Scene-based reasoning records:
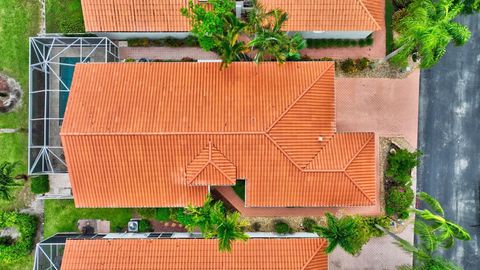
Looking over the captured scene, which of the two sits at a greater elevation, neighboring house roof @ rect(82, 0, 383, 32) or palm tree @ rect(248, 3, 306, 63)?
neighboring house roof @ rect(82, 0, 383, 32)

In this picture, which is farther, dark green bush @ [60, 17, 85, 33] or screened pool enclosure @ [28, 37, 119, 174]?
dark green bush @ [60, 17, 85, 33]

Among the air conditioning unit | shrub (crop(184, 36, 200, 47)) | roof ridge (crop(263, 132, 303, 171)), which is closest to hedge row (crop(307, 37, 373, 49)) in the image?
shrub (crop(184, 36, 200, 47))

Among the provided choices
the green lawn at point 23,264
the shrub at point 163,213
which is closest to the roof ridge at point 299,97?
the shrub at point 163,213

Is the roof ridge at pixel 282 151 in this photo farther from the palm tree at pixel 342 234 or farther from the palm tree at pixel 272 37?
the palm tree at pixel 272 37

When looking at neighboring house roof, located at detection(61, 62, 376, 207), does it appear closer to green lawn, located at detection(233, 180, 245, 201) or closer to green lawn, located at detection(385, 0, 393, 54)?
green lawn, located at detection(233, 180, 245, 201)

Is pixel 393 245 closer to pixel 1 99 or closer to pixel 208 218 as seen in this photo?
pixel 208 218

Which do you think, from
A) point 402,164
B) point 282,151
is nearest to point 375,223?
point 402,164

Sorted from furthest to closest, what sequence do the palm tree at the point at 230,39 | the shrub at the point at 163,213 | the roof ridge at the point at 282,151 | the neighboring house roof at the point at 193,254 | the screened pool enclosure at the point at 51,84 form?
the shrub at the point at 163,213, the screened pool enclosure at the point at 51,84, the neighboring house roof at the point at 193,254, the roof ridge at the point at 282,151, the palm tree at the point at 230,39

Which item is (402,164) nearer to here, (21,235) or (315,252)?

What is asked
Reproduce the data word for word, excluding its pictures.

Solution
Looking over the captured scene, which of the two sits at a greater elevation, neighboring house roof @ rect(82, 0, 383, 32) or palm tree @ rect(248, 3, 306, 63)?
neighboring house roof @ rect(82, 0, 383, 32)

In this picture, which is farther, dark green bush @ [60, 17, 85, 33] or screened pool enclosure @ [28, 37, 119, 174]?
dark green bush @ [60, 17, 85, 33]

Among the air conditioning unit | shrub (crop(184, 36, 200, 47)) | roof ridge (crop(263, 132, 303, 171)), which is closest to hedge row (crop(307, 37, 373, 49)) in the image?
shrub (crop(184, 36, 200, 47))

Among the provided choices
the green lawn at point 23,264
the shrub at point 163,213
which is closest to the roof ridge at point 299,97?
the shrub at point 163,213

Is the roof ridge at pixel 282 151 in this photo farther from the palm tree at pixel 342 234 or farther from the palm tree at pixel 272 37?
the palm tree at pixel 272 37

When looking at neighboring house roof, located at detection(61, 62, 376, 207), does it appear closer to green lawn, located at detection(233, 180, 245, 201) or closer to green lawn, located at detection(385, 0, 393, 54)?
green lawn, located at detection(233, 180, 245, 201)

Is pixel 393 245 closer to pixel 1 99 or closer to pixel 208 218 as seen in this photo?
pixel 208 218

Which do you think, from
A) point 402,164
B) point 282,151
is nearest to point 375,223?
point 402,164

Sorted from furthest to closest, what sequence do the palm tree at the point at 230,39 | the shrub at the point at 163,213 | the roof ridge at the point at 282,151 | the neighboring house roof at the point at 193,254 | the screened pool enclosure at the point at 51,84 form?
the shrub at the point at 163,213, the screened pool enclosure at the point at 51,84, the neighboring house roof at the point at 193,254, the roof ridge at the point at 282,151, the palm tree at the point at 230,39

Which item is (402,164) nearer to here, (21,235) or (315,252)?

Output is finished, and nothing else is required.